Oregon's competition to be the most euthanasia-lenient state in the union continues apace.
Two assisted suicide laws have passed from committee and chamber to the floor of both the state's House of Representatives and Senate for a full vote. Senate Bill 579 (SB 579) eliminates waiting times for doctor-assisted suicide, and House Bill 2217 (HB 2217) eliminates waiting times for self-administered lethal doses of medicine.
If passed and signed into law by Gov. Kate Brown (D-Portland), SB 579, nicknamed the Same-Day Suicide Bill, jettisons the current 15-day waiting period for a patient seeking doctor-assisted suicide. The bill is promoted as addressing patients enduring intense pain and likely to die before the end of the 15-day waiting period.
Critics like Oregon Right to Life (ORTL), however, say SB 579 "permits on demand, same-day assisted suicide for people who are in a very fragile state of mind," according to Lois Anderson, ORTL executive director. "Every person has a right to be valued and treated ethically, especially during their last days of life. These people deserve the same protections under the law."
ORTL compiled a fact sheet that presents several anecdotal accounts of elder abuse resulting in death in Oregon, including real-life abuses of waiving the 15-day waiting period. In it, they argue that the waiting time curtails coercion by self-interested individuals who stand to financially benefit from the patient's hasty decision to end his life.

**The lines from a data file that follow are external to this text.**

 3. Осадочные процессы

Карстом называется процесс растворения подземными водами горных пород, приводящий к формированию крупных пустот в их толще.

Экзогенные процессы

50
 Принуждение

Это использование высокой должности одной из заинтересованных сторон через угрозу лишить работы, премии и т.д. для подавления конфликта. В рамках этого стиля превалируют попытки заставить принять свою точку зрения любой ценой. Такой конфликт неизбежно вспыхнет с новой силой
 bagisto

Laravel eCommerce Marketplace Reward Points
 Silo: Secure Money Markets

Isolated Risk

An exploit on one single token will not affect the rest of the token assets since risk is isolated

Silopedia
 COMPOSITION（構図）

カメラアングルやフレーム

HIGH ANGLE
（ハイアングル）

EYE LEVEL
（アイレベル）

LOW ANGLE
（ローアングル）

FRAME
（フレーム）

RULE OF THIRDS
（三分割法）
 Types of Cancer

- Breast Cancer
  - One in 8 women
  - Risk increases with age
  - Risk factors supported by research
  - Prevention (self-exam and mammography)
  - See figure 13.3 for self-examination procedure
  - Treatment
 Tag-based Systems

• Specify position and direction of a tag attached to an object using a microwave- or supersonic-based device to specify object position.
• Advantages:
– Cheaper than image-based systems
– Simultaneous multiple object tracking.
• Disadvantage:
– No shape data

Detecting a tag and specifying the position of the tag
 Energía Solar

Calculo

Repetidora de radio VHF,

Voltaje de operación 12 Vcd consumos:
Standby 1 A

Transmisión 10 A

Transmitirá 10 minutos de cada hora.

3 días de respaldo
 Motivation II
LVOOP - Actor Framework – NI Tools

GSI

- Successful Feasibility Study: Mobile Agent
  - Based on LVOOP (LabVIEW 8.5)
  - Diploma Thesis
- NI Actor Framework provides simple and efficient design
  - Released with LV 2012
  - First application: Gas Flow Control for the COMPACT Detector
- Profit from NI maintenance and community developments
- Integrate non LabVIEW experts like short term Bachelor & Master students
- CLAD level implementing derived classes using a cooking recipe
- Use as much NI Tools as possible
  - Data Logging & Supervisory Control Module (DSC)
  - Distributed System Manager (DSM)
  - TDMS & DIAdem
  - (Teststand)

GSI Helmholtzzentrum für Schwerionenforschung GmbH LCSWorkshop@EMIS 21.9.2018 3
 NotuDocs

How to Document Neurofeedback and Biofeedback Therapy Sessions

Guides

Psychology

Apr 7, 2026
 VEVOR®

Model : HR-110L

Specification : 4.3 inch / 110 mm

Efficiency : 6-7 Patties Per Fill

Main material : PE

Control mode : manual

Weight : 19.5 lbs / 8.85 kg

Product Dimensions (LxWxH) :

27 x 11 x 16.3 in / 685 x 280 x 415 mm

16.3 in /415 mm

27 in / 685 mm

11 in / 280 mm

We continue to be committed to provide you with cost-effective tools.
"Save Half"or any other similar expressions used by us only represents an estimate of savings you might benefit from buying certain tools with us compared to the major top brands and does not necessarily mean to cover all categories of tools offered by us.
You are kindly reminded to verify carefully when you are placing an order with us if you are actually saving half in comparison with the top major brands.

As noted in testimony before the Oregon Senate Health Committee by Dr. Kenneth R. Stevens, Jr., emeritus professor of radiation oncology at Oregon Health and Science University:
The proposed language in SB 579 removes this important 15-day waiting period that is for the protection of vulnerable patients. Why is this needed if someone is felt to be within 15 days of dying? Especially since making such a 15-day or less prediction is so fraught with error. The new proposed language even permits a person to obtain lethal drugs and end their life on the same day when they have made the decision to use the law! This is not what Oregonians voted for in 1994 and 1997. SB 579 removes the protection from making a too hasty decision to end one's life; a decision that may be influenced by others.
Further advancing the pro-death initiatives in Oregon, HB 2217 will widen the options for patients seeking to administer their own dose of lethal medication. Under current law, the patient must acquire a prescription and ingest it orally. The new bill would allow the use of intravenous delivery, injection or gas mask, which could require the assistance of a second party, which by definition alters the act from suicide to euthanasia.
The new bills relax protections that were put in place when the state initially legalized doctor-assisted suicide in 1994. Since then, the state has gradually approved even more permissive euthanasia and assisted-suicide laws.
In 2017, the Oregon Senate passed a controversial bill (SB 494) that allowed a "death panel" to decide to withdraw a patient's food and water, starving and dehydrating the patient to death.
Because death by dehydration and starvation is an agonizing process, opponents say the bill will eventually require an amendment to allow doctors to actively end a nonterminal patient's life, in order to cut short the pain. As of this writing, the members of Advance Directive Rules Adoption Committee, who would make such an amendment, have not been named.
Oregon's prior law permitted what are known as advance directives, a document outlining what degree of care a patient desires should he ever become mentally incapacitated, as well as allowing the patient to appoint a health care representative charged with carrying out the patient's written wishes. But the advance directives only provided instructions for patients' end-of-life issues. If the patient is under no threat of imminent death but is rationally or physically uncommunicative, the 13-member panel can vote to allow the patient to die by starvation and dehydration.
SB 494 empowers the panel to determine the fate of patients who are either comatose or mentally incompetent but otherwise not terminal.
"Senate Bill 494 is little more than the state colluding with the healthcare industry to save money on the backs of mentally ill and dementia patients," wrote Steven Ertelt for LifeNews in 2017.